** PROBLEM REQUIREMENTS **
Render the rows below as a JSON list of strings with one string per line, leaving out blank lines and pictures. Start at the line that contains "What is the distance from" and continue through the last of the rows.

[Raw records]
☆ ☆ ☆ ☆ ☆

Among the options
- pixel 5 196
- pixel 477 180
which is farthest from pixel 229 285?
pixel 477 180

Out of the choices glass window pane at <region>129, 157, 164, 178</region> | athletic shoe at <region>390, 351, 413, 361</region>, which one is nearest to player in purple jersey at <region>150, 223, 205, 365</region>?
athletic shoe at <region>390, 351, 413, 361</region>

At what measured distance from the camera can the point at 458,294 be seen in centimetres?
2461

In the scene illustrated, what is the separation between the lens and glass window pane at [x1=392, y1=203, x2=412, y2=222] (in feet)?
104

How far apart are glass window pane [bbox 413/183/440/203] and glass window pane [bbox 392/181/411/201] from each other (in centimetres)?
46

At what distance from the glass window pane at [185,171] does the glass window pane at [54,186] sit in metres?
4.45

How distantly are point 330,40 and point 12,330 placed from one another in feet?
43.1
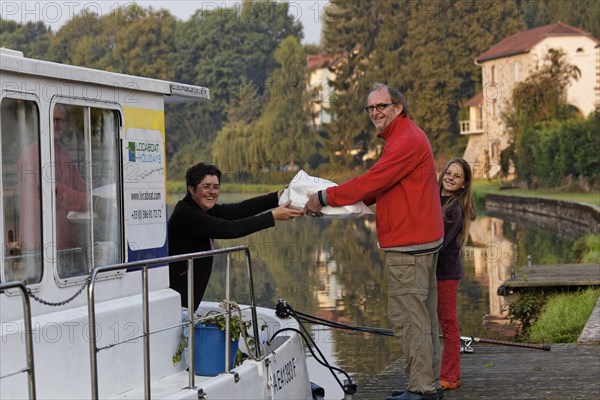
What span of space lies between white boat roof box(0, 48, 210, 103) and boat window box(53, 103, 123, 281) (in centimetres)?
16

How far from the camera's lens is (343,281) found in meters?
22.1

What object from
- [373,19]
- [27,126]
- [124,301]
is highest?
[373,19]

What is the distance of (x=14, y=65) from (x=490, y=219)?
36720 mm

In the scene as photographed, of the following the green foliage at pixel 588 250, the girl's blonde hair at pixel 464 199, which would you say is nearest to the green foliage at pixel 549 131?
the green foliage at pixel 588 250

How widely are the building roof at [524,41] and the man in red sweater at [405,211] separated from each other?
63608mm

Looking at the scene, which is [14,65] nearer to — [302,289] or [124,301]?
[124,301]

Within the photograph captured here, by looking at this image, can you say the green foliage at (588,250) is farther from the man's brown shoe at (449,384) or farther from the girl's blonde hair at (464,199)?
the girl's blonde hair at (464,199)

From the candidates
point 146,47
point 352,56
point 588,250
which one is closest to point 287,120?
point 352,56

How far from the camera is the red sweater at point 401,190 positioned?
6.39 metres

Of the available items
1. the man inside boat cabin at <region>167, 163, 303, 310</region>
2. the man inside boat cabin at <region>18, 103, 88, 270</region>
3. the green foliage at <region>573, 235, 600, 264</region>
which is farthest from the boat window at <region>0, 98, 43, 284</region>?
the green foliage at <region>573, 235, 600, 264</region>

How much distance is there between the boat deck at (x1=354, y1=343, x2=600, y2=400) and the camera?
25.9 ft

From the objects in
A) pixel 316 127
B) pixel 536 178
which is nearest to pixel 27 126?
pixel 536 178

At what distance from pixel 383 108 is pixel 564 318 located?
701 centimetres

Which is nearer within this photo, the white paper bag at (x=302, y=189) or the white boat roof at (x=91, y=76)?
the white boat roof at (x=91, y=76)
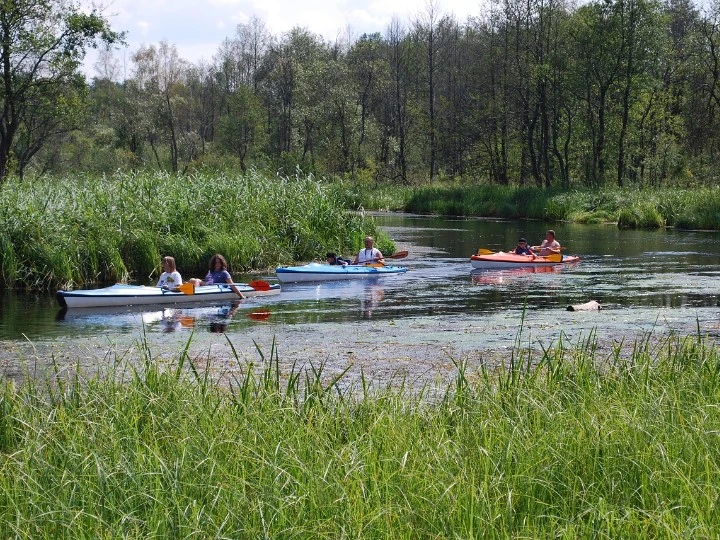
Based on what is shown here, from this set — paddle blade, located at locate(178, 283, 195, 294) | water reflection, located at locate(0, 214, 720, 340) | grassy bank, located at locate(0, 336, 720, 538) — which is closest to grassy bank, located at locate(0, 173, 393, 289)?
water reflection, located at locate(0, 214, 720, 340)

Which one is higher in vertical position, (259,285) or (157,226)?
(157,226)

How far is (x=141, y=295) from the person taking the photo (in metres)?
14.6

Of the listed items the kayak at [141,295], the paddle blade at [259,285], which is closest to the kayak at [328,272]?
the paddle blade at [259,285]

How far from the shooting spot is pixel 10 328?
12422 mm

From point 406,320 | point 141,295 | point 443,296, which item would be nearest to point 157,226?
point 141,295

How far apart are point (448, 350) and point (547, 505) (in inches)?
236

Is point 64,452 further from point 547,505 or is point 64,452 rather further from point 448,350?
point 448,350

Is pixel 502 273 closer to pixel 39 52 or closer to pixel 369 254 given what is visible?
pixel 369 254

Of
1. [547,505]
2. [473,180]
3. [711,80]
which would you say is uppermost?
[711,80]

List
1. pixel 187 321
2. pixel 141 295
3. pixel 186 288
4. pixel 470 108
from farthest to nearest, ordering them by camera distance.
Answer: pixel 470 108, pixel 186 288, pixel 141 295, pixel 187 321

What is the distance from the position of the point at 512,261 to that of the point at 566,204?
18.6m

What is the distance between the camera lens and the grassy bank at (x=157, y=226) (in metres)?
16.3

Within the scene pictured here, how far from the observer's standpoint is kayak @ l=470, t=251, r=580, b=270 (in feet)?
66.9

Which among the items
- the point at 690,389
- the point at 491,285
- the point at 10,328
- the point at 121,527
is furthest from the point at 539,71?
the point at 121,527
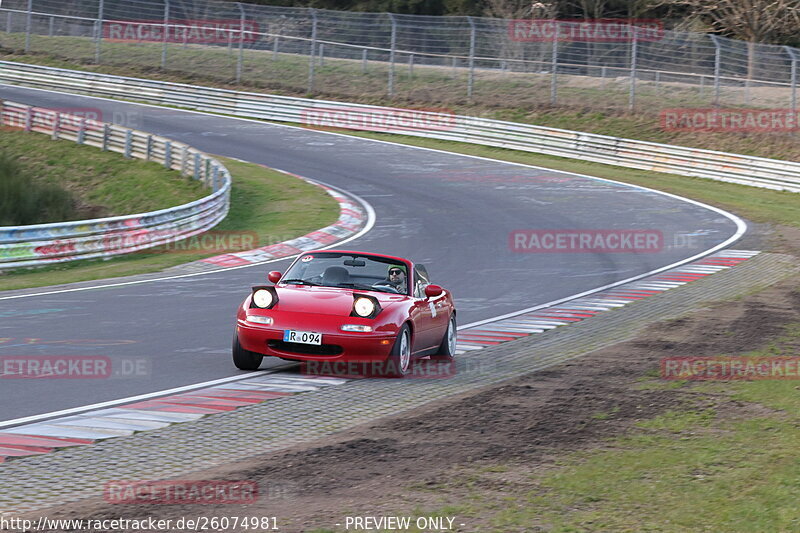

☆ ☆ ☆ ☆ ☆

** WRITTEN ANSWER **
[
  "What is the distance from the position of the point at 512,261 to that of the point at 566,204?",
  "18.6m",
  "What is the distance between the camera lens and the grassy bank at (x=157, y=226) (in metres)?",
  "16.3",
  "Within the scene pictured here, how far from the observer's standpoint is kayak @ l=470, t=251, r=580, b=270 (in feet)?",
  "66.9",
  "Which among the items",
  "- the point at 690,389",
  "- the point at 491,285",
  "- the point at 10,328",
  "- the point at 121,527",
  "is furthest from the point at 539,71?",
  "the point at 121,527"
]